- To be done
Resume the write-up on the HLS-enhanced camera design below, continuing from its last line.

- Extract provided
HLS Enhanced Design

Introduction

SZG-Camera on Port A of the XEM8320

The base camera design is a straightforward system that captures images from the AR0330 sensor, buffers them, and transfers the images to a PC using a Frontpanel PipeOut component. By integrating Vitis Vision HLS, the design is enhanced to support advanced imaging applications, utilizing the extensive resources available in the Vitis Vision HLS Library to implement an Image Sensor Processing (ISP) pipeline.

The extended design showcases the seamless integration of Vitis Vision HLS with the existing Camera Reference Design. Additionally, a FrontPanel Alloy GUI application is employed to control various aspects of the ISP, display the processed video feed, and present histogram statistics.

Credit

The HLS Enhanced Design was created in the summer of 2024 by our intern, Arnav. Thanks for all your hard work this summer, Arnav! We’re glad you could join us.

Resources

Learning Objectives

  • Integrate Vitis Vision HLS with the existing Camera Reference Design.

- Information shown
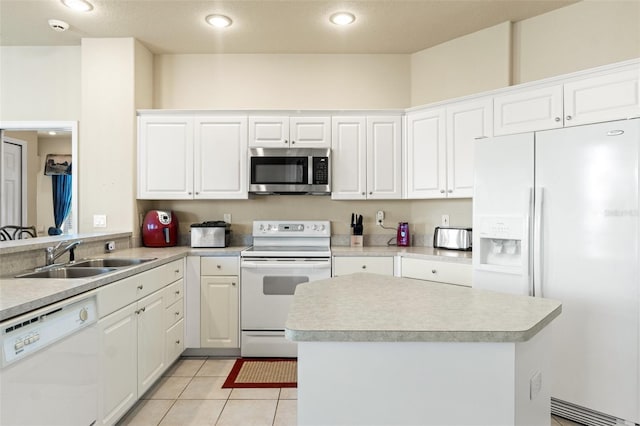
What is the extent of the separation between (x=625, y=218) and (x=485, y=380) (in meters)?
1.45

- Expected answer
  • Use the FrontPanel Alloy GUI application for control and display.

Release Notes

This project is included and released under the Camera Reference Design. Therefore release notes are located at: Camera Reference Design Release Notes.

Support

Our HLS Enhanced Design is provided AS-IS and is not guaranteed to be maintained. This also means that Opal Kelly does not officially support this asset, and it should be considered self-supported. As a result, we do not offer official technical support for issues that may arise from their use. Furthermore, we cannot assure its compatibility with all systems or guarantee its long-term functionality. Users utilizing these enhancements should be prepared to address challenges on their own or seek assistance through our community forums.

Project Design

ISP Architecture

  1. Bayer Input Image: The raw image is captured from the sensor,  in a GRGB Bayer pattern.
  2. Black Level Correction: The algorithm corrects the black and white levels of the overall image.
  3. Bad Pixel Correction: Identifies and corrects defective pixels (hot or dead pixels) to prevent artifacts in the final image.
  4. Gain Control: Adjusts the overall image brightness and colors.
  5. Image Demosaic: Interpolates color information from the Bayer pattern to create a full-color RGB image.
  6. Auto White Balancing: Adjusts the color balance to ensure neutral whites in the scene.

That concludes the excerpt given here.